Im gleichen Jahr gewinnt beim Großen Preis von Casablanca der Mercedes-Benz Generalvertreter Joseph F. Weckerlé die Grand-Tourisme-Klasse bis 2000 Kubikzentimeter.
Der Mercedes-Benz 190 SL und Dieselrekorde
Eine besondere und wenig bekannte Tatsache sind die mit dem 190 SL in den Jahren 1959 und 1961 gefahrenen Diesel-Weltrekorde. 1959 unternehmen die zwei aus dem Rallyesport bekannten Teams Nathan/von Zedlitz sowie Kögel/Gastell Versuche, Diesel-Langstreckenrekorde zu brechen. Große Chancen sehen sie darin, den 24-Stunden-Weltrekord in der Klasse bis 3 Liter Hubraum zu unterbieten. Als günstige Karosserie haben sie sich für dieses Vorhaben den 190 SL auserkoren. Zum einen, weil sich hier ohne große Umbaumaßnahmen der Ottomotor durch einen in den Abmessungen und den Aufnahmen identischen Dieselmotor austauschen lässt. Zum anderen, weil der 190 SL von seinem cW-Wert her günstige Voraussetzungen bietet. Um Gewicht zu sparen, wird nicht mit dem Hardtop, sondern mit dem Stoffdach gefahren. Als Rekordstrecke wird der Hockenheimring ausgewählt. Dies ist damals noch die alte Strecke mit der relativ langsamen Stadtkurve am Hockenheimer Friedhof. Vor diesem Hintergrund ist der erreichte Durchschnitt von 124,1 km/h besonders beachtenswert. Als Motor wird ein 2 Liter großer OM 621 verwendet, der, um in der Hubraum-Klasse bis 3 Liter gewertet zu werden, auf 2032 Kubikzentimeter aufgebohrt wird und eine Leistung von 60 PS (44 kW) erreicht.

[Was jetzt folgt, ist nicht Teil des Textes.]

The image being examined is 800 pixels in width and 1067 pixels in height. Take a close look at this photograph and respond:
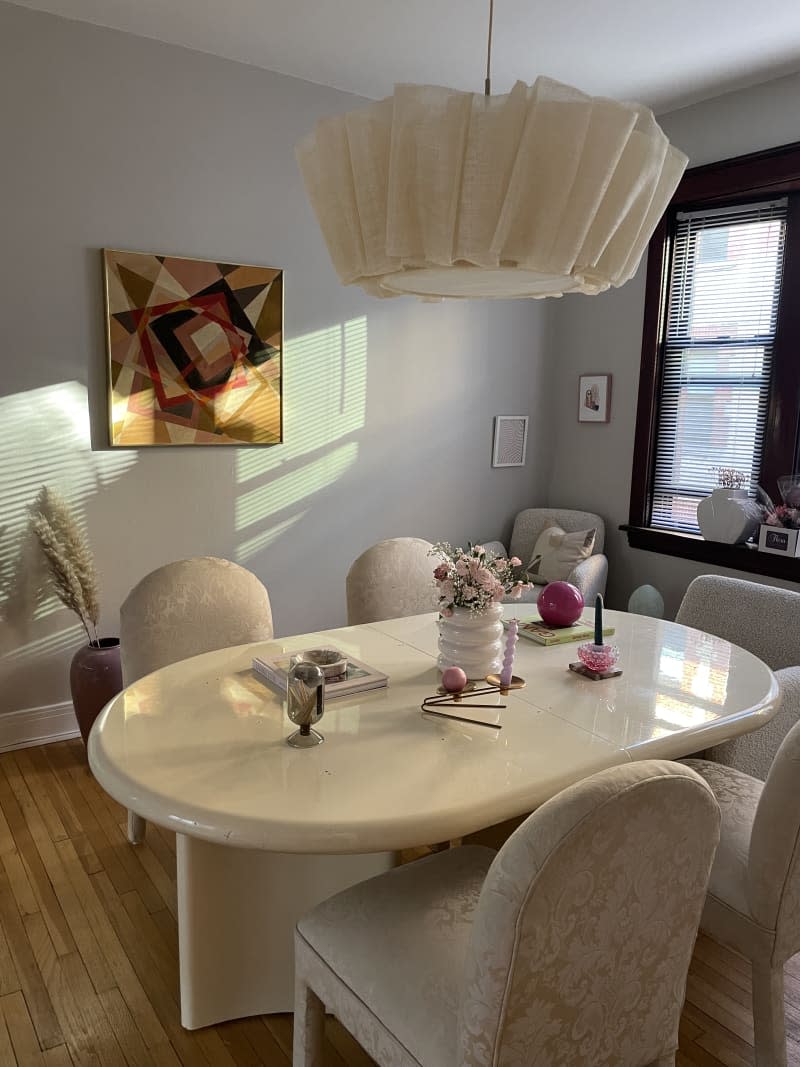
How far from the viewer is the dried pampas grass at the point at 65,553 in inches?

1961 unternimmt im Herbst der Heilbronner Mercedes-Benz Vertreter Walter Assenheimer mit dem damals bekannten Rallyefahrer Hans Hölder Rekordversuche in der Dieselklasse bis 2 Liter und bis 3 Liter Hubraum. Für die Klasse bis 2 Liter Hubraum ist der Dieselmotor OM 621 auf 65 PS (48 kW) bei 4700/min gebracht. Das Fahrzeug wird radikal erleichtert. Entfernt werden Dach, Windschutzscheibe, Stoßstangen, Radkappen und der Mercedes-Stern im Kühlergrill. Die kleine Windschutzscheibe vor dem Fahrer ist halbrund gebogen und weit herumgezogen. Der Beifahrersitz wird mit einem Blech abgedeckt. Acht Rekorde werden gebrochen, wobei die höchste Geschwindigkeit von 150,6 km/h über die Meile mit fliegendem Start erreicht wird. Die übrigen Rekorde sehen wie folgt aus:
1 Kilometer mit stehendem Start: 98,6 km/h 1 Meile (= 1.609,30 m) mit stehendem Start: 111,7 km/h
1 Kilometer mit fliegendem Start: 150,0 km/h 1 Meile mit fliegendem Start: 150,6 km/h
5 Kilometer mit fliegendem Start: 142,3 km/h 5 Meilen (= 8.046,50 m) mit fliegendem Start: 136,2 km/h
10 Kilometer mit fliegendem Start: 137,5 km/h 10 Meilen (= 16.093,00 m) mit fliegendem Start: 134,9 km/h
Für die Rekorde der Klasse bis 3 Liter Hubraum bauen die Rekordbrecher einen Motor mit einem Hubraum von 2035 Kubikzentimetern ein. Damit sind sie zwar langsamer als mit dem kleineren 2-Liter-Motor, aber immer noch schneller als das zwei Jahre zuvor gefahrene Rekordteam, das ebenfalls den 190 SL als Basis benutzt hatte. Somit gelingt es, auch diese Rekorde zu brechen.